In his role as messenger of the gods, Hermes had the opportunity to make quite a name for himself -- and to be featured in countless myths as a supporting actor....making arrangements for many of Zeus's love affairs (and "cleaning up the messes after his jealous wife took her revenge), helping his favorite mortals perform their heroic deeds, and performing a few acts of heroism himself.

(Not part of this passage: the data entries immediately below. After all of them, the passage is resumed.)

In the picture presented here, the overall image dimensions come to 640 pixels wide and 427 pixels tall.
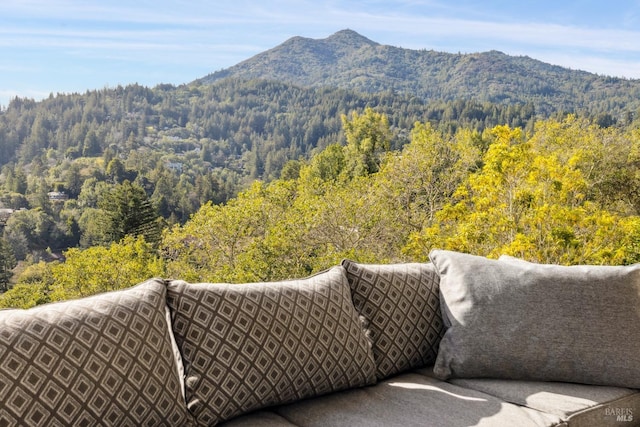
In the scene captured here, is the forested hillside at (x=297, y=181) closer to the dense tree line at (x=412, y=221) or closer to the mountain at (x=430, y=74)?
the dense tree line at (x=412, y=221)

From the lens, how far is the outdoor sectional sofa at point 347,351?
121cm

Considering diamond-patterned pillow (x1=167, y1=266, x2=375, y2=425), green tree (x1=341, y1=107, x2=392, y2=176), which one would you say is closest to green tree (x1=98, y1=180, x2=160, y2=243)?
green tree (x1=341, y1=107, x2=392, y2=176)

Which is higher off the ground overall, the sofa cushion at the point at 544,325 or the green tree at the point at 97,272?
the sofa cushion at the point at 544,325

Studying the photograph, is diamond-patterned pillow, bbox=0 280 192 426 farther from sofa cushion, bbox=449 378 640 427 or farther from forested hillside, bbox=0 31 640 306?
forested hillside, bbox=0 31 640 306

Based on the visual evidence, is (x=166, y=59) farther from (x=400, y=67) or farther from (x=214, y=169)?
(x=400, y=67)

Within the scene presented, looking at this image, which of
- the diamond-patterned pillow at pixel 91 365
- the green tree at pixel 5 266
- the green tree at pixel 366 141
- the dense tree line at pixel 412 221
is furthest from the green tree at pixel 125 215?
the diamond-patterned pillow at pixel 91 365

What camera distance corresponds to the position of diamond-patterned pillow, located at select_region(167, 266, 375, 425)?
138 centimetres

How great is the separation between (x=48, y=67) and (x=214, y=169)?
19375mm

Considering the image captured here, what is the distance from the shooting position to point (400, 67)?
112 metres

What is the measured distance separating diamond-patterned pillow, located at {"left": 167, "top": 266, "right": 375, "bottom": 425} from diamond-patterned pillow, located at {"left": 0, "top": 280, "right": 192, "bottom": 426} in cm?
7

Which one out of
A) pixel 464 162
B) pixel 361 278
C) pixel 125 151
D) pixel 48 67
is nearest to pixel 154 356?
pixel 361 278

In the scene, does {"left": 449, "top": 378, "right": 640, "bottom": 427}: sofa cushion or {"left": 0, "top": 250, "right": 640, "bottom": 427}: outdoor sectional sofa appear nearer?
{"left": 0, "top": 250, "right": 640, "bottom": 427}: outdoor sectional sofa

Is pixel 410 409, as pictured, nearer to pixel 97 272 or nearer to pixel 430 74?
pixel 97 272

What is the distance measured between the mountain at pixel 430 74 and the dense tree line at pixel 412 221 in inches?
1965
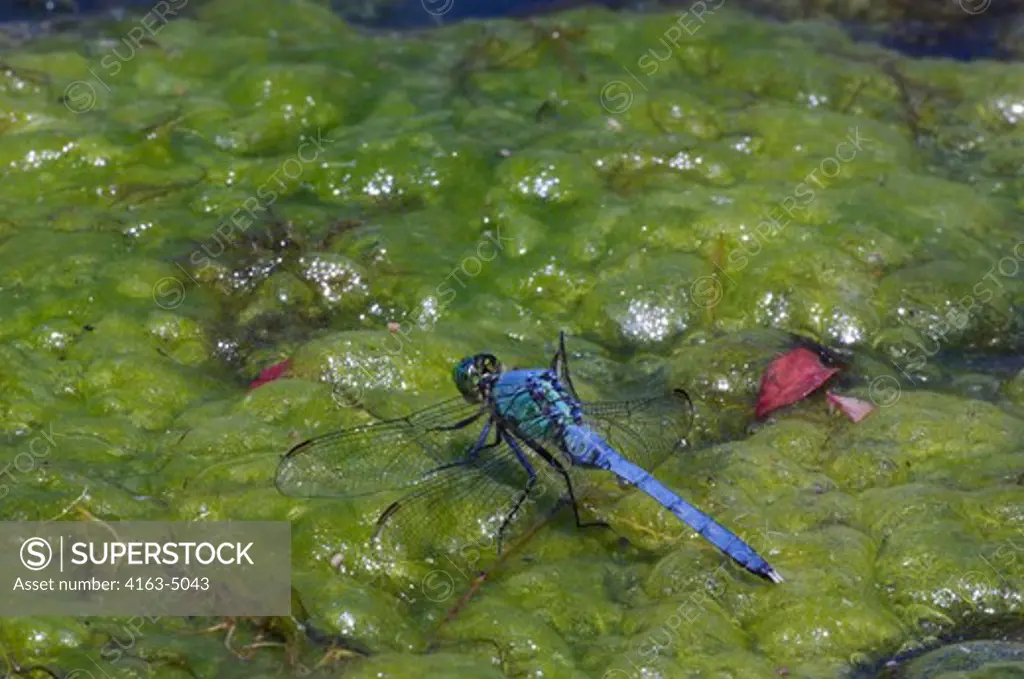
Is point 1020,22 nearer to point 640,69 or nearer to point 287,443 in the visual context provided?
point 640,69

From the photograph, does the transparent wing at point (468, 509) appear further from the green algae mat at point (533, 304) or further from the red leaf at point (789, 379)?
the red leaf at point (789, 379)

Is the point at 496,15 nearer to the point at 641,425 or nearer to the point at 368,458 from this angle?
the point at 641,425

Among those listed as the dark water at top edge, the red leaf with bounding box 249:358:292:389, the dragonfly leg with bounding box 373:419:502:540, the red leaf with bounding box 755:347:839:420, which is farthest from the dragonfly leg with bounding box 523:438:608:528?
the dark water at top edge

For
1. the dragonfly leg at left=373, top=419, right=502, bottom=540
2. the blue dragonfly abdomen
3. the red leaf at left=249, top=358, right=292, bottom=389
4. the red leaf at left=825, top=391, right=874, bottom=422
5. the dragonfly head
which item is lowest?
the red leaf at left=249, top=358, right=292, bottom=389

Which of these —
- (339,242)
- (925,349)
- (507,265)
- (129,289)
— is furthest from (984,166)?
(129,289)

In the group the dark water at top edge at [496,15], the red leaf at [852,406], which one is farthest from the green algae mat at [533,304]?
the dark water at top edge at [496,15]

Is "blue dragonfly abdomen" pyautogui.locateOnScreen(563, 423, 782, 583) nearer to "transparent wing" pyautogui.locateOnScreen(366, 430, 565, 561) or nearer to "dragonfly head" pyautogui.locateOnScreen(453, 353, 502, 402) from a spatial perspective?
"transparent wing" pyautogui.locateOnScreen(366, 430, 565, 561)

Just a few of the fascinating exploits of Hermes: Hermes rescued the unborn Dionysus from certain death, loaned Hades helmet of invisibility to Perseus so he could slay the Medusa, protected Odysseus from enchantment by witchcraft, rescued Zeus' lover Io whom Hera had turned into a cow, freed Ares from captivity in the bronze jar, and ever restored Zeus to good health when his tendons had been frayed in his battle with the fearsome Typhon.
The myths of Hermes reveal his ingenuity, creativity, mental and physical quickness, and his friendly nature. According to Greek mythology, western civilization owes much to Hermes -- the invention of stringed musical instruments, astronomy, our system of weights and measures, the alphabet, boxing and the gymnasium are all attributed to the Greek god Hermes.